I'll start.
Our investments in the network increased from $2.7 billion in 2017 to $3.5 million in 2018. So almost $800 million more was invested in the network, much of it in western Canada, between Winnipeg and Edmonton, where there was an issue for us.
The Grain Plan, which we have provided to you, includes a November 2018 update. It's the first document inside the cover. There are blue lines on the back. It indicates that there are 27 investment projects, 21 of which have already been completed. You have the details for each network.
In the next two years, we will buy 260 locomotives. We have also hired 1,200 new locomotive conductors. Even more important, of the $3.5 billion, $400 million has been invested in the network between Winnipeg and Edmonton. You can read the details in the document. On this network, we are trying to have double-tracking over 60 miles at a time, which will improve resilience and redundancy.
We believe we are entering winter this year much better prepared than last year.

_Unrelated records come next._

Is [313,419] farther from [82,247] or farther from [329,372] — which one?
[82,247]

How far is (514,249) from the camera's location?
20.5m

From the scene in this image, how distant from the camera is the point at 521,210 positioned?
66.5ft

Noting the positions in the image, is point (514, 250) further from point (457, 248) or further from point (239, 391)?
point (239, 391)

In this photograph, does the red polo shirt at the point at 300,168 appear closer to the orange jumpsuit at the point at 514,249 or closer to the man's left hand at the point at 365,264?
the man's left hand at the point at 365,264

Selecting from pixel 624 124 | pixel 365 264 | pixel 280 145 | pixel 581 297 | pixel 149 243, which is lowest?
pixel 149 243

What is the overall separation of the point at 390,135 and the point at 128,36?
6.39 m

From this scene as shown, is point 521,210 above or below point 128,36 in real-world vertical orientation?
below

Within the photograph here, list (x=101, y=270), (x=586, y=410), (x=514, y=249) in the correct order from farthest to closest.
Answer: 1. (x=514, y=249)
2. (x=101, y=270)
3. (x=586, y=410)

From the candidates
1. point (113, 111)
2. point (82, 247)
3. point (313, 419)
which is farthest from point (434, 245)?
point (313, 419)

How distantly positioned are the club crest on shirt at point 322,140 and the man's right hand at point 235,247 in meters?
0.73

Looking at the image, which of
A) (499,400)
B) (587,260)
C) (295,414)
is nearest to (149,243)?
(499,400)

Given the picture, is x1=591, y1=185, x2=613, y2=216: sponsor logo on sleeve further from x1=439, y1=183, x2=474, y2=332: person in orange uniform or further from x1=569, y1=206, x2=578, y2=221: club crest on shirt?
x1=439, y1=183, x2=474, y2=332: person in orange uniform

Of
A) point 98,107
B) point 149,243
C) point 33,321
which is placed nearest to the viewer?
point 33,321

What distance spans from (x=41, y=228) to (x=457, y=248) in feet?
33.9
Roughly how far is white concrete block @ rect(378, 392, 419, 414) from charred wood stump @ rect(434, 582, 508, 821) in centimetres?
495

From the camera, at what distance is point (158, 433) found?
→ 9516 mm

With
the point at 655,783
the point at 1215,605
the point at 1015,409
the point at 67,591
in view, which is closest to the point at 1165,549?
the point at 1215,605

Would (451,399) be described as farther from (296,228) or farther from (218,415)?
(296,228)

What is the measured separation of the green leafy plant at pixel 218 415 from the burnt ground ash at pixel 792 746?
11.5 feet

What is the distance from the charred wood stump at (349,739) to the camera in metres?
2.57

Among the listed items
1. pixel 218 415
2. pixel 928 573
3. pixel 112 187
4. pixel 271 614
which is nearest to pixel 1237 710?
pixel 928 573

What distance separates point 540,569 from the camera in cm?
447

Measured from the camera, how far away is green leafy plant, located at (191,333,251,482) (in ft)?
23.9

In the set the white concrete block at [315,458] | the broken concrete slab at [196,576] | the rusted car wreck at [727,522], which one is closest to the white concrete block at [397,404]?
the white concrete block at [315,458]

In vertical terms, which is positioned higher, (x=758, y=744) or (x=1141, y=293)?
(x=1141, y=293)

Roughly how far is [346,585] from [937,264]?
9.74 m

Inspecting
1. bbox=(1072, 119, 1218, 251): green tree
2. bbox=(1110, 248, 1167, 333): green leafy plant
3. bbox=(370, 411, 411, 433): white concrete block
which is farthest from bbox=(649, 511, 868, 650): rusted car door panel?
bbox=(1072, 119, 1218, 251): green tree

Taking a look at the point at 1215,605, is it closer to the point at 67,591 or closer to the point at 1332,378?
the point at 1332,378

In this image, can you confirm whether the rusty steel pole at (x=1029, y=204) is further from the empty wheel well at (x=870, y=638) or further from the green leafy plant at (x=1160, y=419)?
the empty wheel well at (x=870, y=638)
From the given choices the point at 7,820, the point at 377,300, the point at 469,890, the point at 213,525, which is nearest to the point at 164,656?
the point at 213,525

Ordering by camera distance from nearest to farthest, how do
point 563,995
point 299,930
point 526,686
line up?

We aren't perfect, and we still have work to do, but we will continue to make investments not only to increase capacity, but also to build resilience during more difficult export periods.
When the Port of Thunder Bay closes in December, we want all western Canadian grain to be moved to Vancouver or Prince Rupert. Investments will be made in that network. You have all the details in the document.
We publish updates every month to indicate where we're at. At this point, we are clearly demonstrating that the investments were made where there were problems last winter.